Na contramão, Alagoas ostenta o menor índice: 16,1 para cada 100 mil pessoas, totalizando 535 casos.

No Sudeste, o menor índice é de Minas Gerais, com 68,3 casos para cada 100 mil habitantes, seguido por São Paulo, onde a taxa é de 82,1. Entre 2010 (quando as notificações se tornaram compulsórias) e dezembro de 2018, o estado paulista registrou 201 250 casos de sífilis adquirida, com taxas que cresceram ano a ano.

“Esse aumento nos números não quer necessariamente dizer que as pessoas estão se infectando mais e, sim, que a documentação dos casos está ficando mais eficiente e virando rotina no dia a dia das vigilâncias”, argumenta a coordenadora das Ações para Eliminação da Transmissão Vertical de HIV e Sífilis do Programa do Estado de São Paulo de DST-Aids, Carmen Sílvia Bruniera Domingues.

De acordo com ela, o sistema de notificação teve uma melhora expressiva em São Paulo nos anos de 2015 e 2016, o que ajudou principalmente a identificar a presença de sífilis em gestantes. E por que isso é importante? Através da placenta, a bactéria Treponema Pallidum consegue atingir o feto e, se não tratada, pode provocar falhas na dentição, problemas nos ossos, cegueira, surdez e até problemas no sistema nervoso. Essa é a sífilis congênita.

As notificações de grávidas com a doença no estado subiram de 10 723 casos em 2017 para 12 232 em 2018. “O aumento dos registros é um bom sinal, porque mostra que estamos identificando e tratando essas mulheres para proteger seus bebês”, afirma Carmen Sílvia.
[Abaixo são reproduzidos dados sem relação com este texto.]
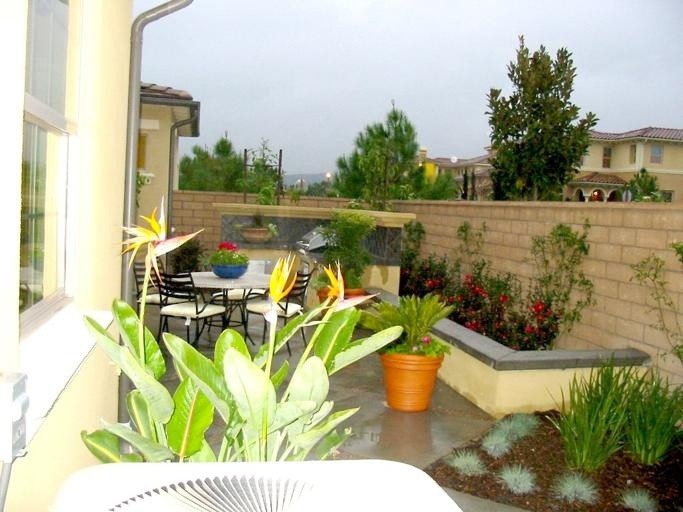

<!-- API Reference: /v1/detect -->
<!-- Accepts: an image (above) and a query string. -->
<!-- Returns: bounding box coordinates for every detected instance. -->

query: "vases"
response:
[209,262,248,278]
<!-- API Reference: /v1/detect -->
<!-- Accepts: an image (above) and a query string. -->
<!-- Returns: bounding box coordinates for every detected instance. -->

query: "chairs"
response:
[210,259,268,334]
[243,268,319,355]
[131,258,201,336]
[153,268,227,348]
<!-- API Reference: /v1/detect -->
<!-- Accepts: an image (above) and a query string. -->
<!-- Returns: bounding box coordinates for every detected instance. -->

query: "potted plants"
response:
[312,210,377,322]
[237,209,270,242]
[355,292,460,416]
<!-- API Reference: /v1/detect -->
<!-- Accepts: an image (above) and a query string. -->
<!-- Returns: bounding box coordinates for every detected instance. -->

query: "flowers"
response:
[378,334,451,358]
[206,240,251,266]
[72,193,404,462]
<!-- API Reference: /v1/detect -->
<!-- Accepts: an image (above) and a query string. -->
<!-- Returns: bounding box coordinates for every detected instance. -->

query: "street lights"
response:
[326,173,332,181]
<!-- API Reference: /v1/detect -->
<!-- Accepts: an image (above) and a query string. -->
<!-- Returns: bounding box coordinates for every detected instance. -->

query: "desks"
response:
[170,269,279,341]
[49,460,467,512]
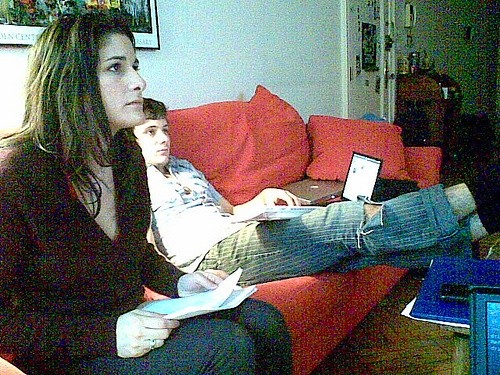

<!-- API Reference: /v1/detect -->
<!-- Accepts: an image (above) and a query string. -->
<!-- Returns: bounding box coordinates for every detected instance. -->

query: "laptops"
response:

Com isso, o estado conseguiu reduzir de 6,7% para 6,5% a taxa de sífilis congênita para cada 1 mil nascidos vivos de 2017 para 2018. Outros oito estados diminuíram esse índice: Amazonas (de 10,3 para 9,9), Espírito Santo (de 11,5 para 10), Rio Grande do Sul (de 14,3 para 13,9) e Mato Grosso (de 4,5 para 3,6).
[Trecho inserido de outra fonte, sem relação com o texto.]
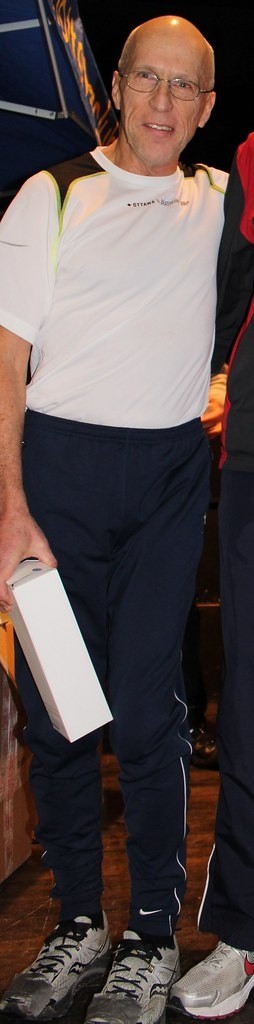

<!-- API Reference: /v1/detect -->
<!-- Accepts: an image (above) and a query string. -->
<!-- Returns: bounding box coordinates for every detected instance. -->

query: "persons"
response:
[165,131,254,1019]
[0,16,230,1024]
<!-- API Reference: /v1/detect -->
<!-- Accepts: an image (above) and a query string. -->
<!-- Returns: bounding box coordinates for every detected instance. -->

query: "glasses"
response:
[118,69,216,99]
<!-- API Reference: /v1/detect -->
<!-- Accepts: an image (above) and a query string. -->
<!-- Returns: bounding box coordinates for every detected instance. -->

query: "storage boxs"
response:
[4,558,113,743]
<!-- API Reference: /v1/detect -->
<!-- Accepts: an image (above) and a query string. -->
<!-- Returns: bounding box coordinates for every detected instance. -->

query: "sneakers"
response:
[172,943,254,1023]
[85,930,182,1024]
[0,909,110,1024]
Apesar disso, no Brasil como um todo as notícias não são boas. Veja o gráfico abaixo:

casos de sifilis congenita

O aumento de recém-nascidos com sífilis congênita é reflexo do número de gestantes infectadas no país. No ano passado, foram 62 599, 25,7% a mais do que em 2017 e quase seis vezes mais que em 2010. A maioria (52,5%), de acordo com a série histórica de 2005 a 2018, tem entre 20 e 29 anos, seguido pela faixa etária de 15 a 19 anos (24,7%).

Segundo Podgaec, uma das particularidades da sífilis que dificulta sua contenção é a de que ela dificilmente apresenta sintomas no sexo masculino. “É uma doença que atinge especialmente as mulheres. O homem pode passar a vida inteira infectado e não sentir nada. Isso eleva o risco de transmissão durante o sexo desprotegido”, diz o ginecologista do Einstein.

Com o aumento de pessoas infectadas nos últimos anos, o Ministério da Saúde lançou em 20 de outubro de 2017 uma ação nacional para combater a sífilis, especialmente a congênita. O objetivo era mobilizar gestores e profissionais de saúde sobre a importância do diagnóstico e tratamento da doença durante o pré-natal.

Bater na tecla da prevenção é importante, porque os preservativos estão entrando em desuso. “Além disso, as mulheres não costumam pedir exames de sífilis e aids nas visitas de rotina com o ginecologista”, lamenta Carmen Sílvia. Aí fica complicado combater a bactéria Treponema Pallidum precocemente.

O tratamento da sífilis, aliás, é feito com injeções de penicilina. As doses do antibiótico são receitadas por médicos ginecologistas ou infectologistas e variam de acordo com a fase da doença.